To był dla Cuprum bardzo ważny mecz
W jedenastej kolejce Stal Nysa, od niedawna prowadzona przez nowego szkoleniowca, Daniela Plińskiego, podjęła na własnym boisku drużynę Cuprum Lubin. Ostatecznie to goście cieszyli się ze zwycięstwa, zagarniając pełną pulę punktów, a najlepszym zawodnikiem spotkania wybrany został ich przyjmujący, Wojciech Ferens.
Siatkarzom Stali Nysa po raz kolejny nie udało się przełamać niefortunnej passy przegranych, przez co plasują się na ostatnim miejscu w tabeli i pozostają jedyną drużyną w ekstraklasie, która w obecnym sezonie nie wygrała jeszcze spotkania. W niedzielnym pojedynku zdołali urwać rywalom z Lubina zaledwie seta.
– Nie odkryję tym Ameryki, jeśli powiem, że po raz kolejny wróciły do nas stare demony i powtarza się ten sam scenariusz. Jestem w Nysie już drugi rok i w tamtym sezonie mieliśmy dokładnie taką samą sytuację – graliśmy swobodnie przeciwko zespołom, które były zdecydowanymi faworytami, a nasza siatkówka wyglądała przyjemnie dla oka, natomiast kiedy przeciwnik był bardziej w naszym zasięgu i mogliśmy liczyć na punkty, czy nawet wygrany mecz – wtedy nie dawaliśmy sobie z tym rady. Mamy nowego szkoleniowca, zmieniła się organizacja pracy na treningach, nie pozostaje nam więc nic innego, niż ciężka praca do końca i wiara, że dzięki niej w końcu wywalczymy zwycięstwo, na które czeka całe siatkarskie środowisko w Nysie – skomentował po spotkaniu przyjmujący Stali Nysa, Bartosz Bućko.
Lubinianie kontrolowali przebieg spotkania w zasadzie we wszystkich partiach, mając szansę także na zwycięstwo w trzech setach – ostatecznie jednak w drugiej partii musieli pogodzić się z porażką 33:35.

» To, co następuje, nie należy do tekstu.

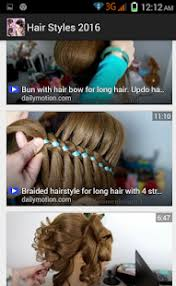 hair stayel open daylimotion on pakisyan 1000 hair styles 2017 android apps on google play
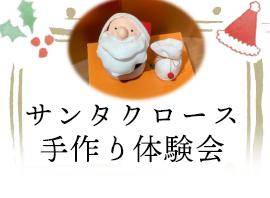 サンタクロース手作り体験会のご案内【11月29日(月)・12月13日(月)】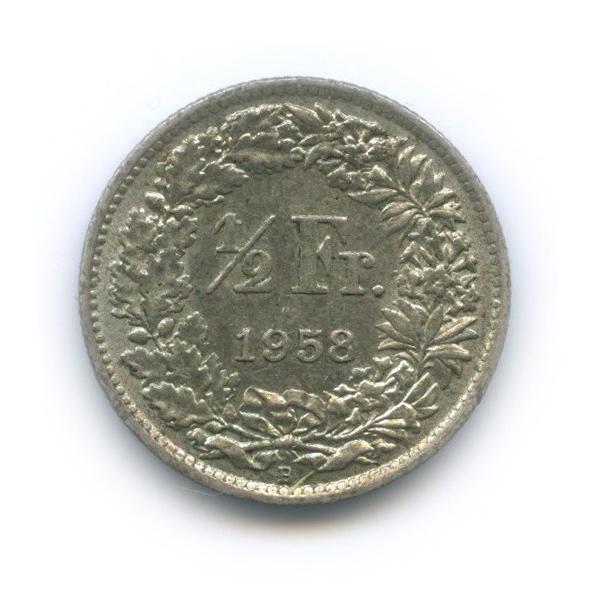 ½ франка 1958 года (Швейцария)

– Dla nas był to bardzo ważny mecz, wiedzieliśmy, że kluczowe będzie to, kto zachowa więcej zimnej krwi w końcówkach setów. W drugiej partii nie do końca nam się to udało, zagraliśmy wtedy zbyt nerwowo, i choć mieliśmy w górze dwie piłki setowe i mogliśmy wygrać 3:0, ostatecznie tego seta przegraliśmy. Szczęśliwie już w trzecim i czwartym odbudowaliśmy się bez większych problemów. Patrzymy na wynik końcowy, wywozimy z Nysy trzy punkty i jesteśmy bardzo szczęśliwi z tego powodu. W następnych kolejkach spotkamy się z Jastrzębskim Węglem, ZAKSĄ Kędzierzyn-Koźle i Asseco Resovią Rzeszów, czyli z czołówką ligi, ale myślę, że plusem dla nas w tych spotkaniach jest to, że nie wiążą się z presją, nic „nie musimy”, ale na pewno będziemy starali się powalczyć o punkty – ocenił libero zespołu Cuprum Lubin, Maciej Sas.